Copy the records word for word, starting with the line containing "Studying the image, is" and running through the end of the records.
....
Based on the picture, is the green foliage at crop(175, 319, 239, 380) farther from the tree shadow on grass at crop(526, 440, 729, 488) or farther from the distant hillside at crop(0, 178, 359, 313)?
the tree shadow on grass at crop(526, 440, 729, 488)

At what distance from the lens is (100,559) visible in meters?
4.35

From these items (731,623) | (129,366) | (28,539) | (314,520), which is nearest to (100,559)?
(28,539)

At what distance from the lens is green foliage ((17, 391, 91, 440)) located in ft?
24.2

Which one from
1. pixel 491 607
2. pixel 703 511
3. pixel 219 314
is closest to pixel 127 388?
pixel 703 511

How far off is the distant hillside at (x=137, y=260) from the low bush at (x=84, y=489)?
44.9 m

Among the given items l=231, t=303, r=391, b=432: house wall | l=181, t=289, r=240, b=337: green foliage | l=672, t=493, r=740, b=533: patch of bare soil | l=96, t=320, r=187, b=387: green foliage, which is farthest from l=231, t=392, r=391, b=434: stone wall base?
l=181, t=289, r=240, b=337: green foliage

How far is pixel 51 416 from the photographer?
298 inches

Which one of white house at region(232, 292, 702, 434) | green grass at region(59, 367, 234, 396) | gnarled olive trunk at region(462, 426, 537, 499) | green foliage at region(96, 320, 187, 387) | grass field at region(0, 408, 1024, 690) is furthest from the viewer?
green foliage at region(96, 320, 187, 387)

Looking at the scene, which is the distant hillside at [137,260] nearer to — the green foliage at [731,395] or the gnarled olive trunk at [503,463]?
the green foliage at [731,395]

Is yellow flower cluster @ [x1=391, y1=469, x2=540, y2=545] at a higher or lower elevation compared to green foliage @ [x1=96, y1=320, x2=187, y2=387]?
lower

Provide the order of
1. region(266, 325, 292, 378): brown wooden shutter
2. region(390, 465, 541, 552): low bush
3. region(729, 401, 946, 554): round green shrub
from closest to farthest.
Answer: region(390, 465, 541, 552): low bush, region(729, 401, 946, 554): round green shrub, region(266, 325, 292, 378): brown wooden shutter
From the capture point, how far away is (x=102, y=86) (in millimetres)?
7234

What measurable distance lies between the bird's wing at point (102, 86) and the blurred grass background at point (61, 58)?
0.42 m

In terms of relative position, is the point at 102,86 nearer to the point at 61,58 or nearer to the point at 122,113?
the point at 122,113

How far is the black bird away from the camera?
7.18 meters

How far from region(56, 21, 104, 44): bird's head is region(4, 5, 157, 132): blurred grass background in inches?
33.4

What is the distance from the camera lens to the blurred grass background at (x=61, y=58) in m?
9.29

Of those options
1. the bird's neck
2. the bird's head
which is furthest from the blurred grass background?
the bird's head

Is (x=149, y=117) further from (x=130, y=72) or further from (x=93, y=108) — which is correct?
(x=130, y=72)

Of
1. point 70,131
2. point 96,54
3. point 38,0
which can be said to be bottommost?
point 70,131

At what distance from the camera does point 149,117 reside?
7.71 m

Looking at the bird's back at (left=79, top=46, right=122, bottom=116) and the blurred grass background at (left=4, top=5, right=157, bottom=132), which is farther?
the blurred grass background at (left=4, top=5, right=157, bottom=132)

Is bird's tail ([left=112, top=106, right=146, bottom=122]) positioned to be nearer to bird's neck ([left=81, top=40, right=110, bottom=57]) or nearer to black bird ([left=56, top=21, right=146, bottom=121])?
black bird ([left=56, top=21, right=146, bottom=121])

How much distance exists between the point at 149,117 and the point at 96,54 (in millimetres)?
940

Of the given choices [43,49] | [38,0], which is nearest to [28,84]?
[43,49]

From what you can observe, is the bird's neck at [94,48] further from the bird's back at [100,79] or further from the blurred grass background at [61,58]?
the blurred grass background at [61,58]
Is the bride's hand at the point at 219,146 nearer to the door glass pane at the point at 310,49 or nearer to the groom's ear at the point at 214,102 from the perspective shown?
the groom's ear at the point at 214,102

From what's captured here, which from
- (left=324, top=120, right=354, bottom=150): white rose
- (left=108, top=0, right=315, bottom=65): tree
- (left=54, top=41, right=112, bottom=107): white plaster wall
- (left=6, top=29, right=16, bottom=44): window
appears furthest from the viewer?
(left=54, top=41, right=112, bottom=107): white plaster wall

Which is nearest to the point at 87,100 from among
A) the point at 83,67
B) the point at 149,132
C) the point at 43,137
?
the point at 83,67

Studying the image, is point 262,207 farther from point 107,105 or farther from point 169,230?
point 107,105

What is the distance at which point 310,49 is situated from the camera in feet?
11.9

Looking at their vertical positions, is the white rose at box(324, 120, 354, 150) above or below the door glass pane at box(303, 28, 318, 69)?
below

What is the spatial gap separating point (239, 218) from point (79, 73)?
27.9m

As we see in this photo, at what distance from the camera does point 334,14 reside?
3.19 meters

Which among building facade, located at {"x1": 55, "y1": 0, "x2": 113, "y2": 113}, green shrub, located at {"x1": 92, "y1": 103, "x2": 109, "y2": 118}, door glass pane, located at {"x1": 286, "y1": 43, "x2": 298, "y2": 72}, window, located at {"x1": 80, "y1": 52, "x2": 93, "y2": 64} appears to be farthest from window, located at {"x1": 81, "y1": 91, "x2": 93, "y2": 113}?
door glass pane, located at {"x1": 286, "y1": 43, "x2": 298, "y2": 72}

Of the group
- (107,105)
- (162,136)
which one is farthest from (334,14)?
....
**COMPLETE RESPONSE:**
Studying the image, is point 262,207 farther from point 107,105 or farther from point 169,230?
point 107,105

What is the distance at which point 310,49 is situated from the camera in feet?
11.9

Looking at their vertical positions, is the white rose at box(324, 120, 354, 150) above or below the door glass pane at box(303, 28, 318, 69)?
below

What is the spatial gap separating point (239, 218) from point (79, 73)?
27.9m

As we see in this photo, at what distance from the camera does point 334,14 reside?
3.19 meters

Which among building facade, located at {"x1": 55, "y1": 0, "x2": 113, "y2": 113}, green shrub, located at {"x1": 92, "y1": 103, "x2": 109, "y2": 118}, door glass pane, located at {"x1": 286, "y1": 43, "x2": 298, "y2": 72}, window, located at {"x1": 80, "y1": 52, "x2": 93, "y2": 64} appears to be farthest from window, located at {"x1": 81, "y1": 91, "x2": 93, "y2": 113}?
door glass pane, located at {"x1": 286, "y1": 43, "x2": 298, "y2": 72}

Of the group
- (107,105)
- (162,136)
which one is farthest from (334,14)?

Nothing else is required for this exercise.